Taguchi Based Optimisation of Artificial Neural Network to Establish a Direct Microstructure: Mechanical Property Correlation in a near-α Titanium Alloy

Abstract

The microstructural features present in titanium alloys not only vary over a wide range of length scale but are also highly interdependent. It is not possible to experimentally study the variation effect of only one microstructural feature while maintaining others at a constant value. Due to this complexity, there are no physical models available to relate the microstructural features to the mechanical properties. This limitation can be overcome by using artificial neural networks (ANN) which are capable of establishing highly nonlinear and complex relationship that exists between input and output variables. A variety of architectural and training parameters affect the performance of a neural network. Currently, there are no guidelines available to select an appropriate neural network that can be used to solve a particular class of problem. An attempt is made here to circumvent this problem by using Taguchi based design of experiments (DOE) approach. A total of 8 neural network architectural and training parameters have been identified to study (1) their effect on ANN performance and (2) establish a suitable neural network that can be used to establish the complex relationship that exists between various microstructural features—mechanical properties in a near-α titanium alloy. Results obtained indicate that architectural parameters contribute 58 % while the training parameters contribute 35 % to the network performance and the network so identified can establish the complex non-linear relationship between the microstructural features and mechanical properties.

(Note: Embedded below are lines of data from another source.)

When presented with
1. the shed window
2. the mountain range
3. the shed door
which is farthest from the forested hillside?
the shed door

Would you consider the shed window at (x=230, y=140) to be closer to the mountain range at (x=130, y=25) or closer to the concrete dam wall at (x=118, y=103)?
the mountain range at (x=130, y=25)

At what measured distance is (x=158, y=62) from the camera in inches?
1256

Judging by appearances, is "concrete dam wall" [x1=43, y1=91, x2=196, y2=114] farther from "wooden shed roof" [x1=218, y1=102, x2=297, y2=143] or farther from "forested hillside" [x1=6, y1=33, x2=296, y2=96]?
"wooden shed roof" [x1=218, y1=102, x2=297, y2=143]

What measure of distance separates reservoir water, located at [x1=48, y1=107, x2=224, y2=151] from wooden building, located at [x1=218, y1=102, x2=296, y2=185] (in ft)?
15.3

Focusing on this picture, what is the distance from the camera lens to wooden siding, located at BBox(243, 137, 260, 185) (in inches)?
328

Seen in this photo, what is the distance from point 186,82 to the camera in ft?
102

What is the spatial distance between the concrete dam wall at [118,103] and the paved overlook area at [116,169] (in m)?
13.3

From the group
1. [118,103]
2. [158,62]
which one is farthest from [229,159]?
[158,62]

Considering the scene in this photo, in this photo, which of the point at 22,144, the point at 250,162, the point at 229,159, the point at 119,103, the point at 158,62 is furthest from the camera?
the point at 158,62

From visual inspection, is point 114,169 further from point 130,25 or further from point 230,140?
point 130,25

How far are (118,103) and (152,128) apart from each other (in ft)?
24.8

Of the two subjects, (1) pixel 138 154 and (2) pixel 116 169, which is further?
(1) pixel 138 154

Appendix: Quantification of Microstructural Features

1.1 Volume Fraction of Primary α

Volume fraction of a particular phase or constituent in a microstructure can be estimated using areal analysis (A_A), lineal analysis (L_L) or point counting (P_P) [26]. Point count is the most common method (ASTM E562) in which the volume fraction (V_v) is measured by point fraction (P_P). A regular grid of points is overlaid onto the image and points that fall onto the feature of interest are marked as shown in Fig. 5. Volume fraction (V_v) of that particular feature is then indicated by the ratio of number of points which lie on the specific feature of interest (V_i) to the total number of grid points used (V) as provided below.

Fig. 5

Back Scattered SEM image of IMI 834 heat treated at 1030 °C/2 h/air cooled and aged at 700 °C/2 h/air cooled superimposed with regular grid points (yellow circle) using Fovea pro plugin for Adobe photoshop to estimate the volume fraction of primary α (red diamond)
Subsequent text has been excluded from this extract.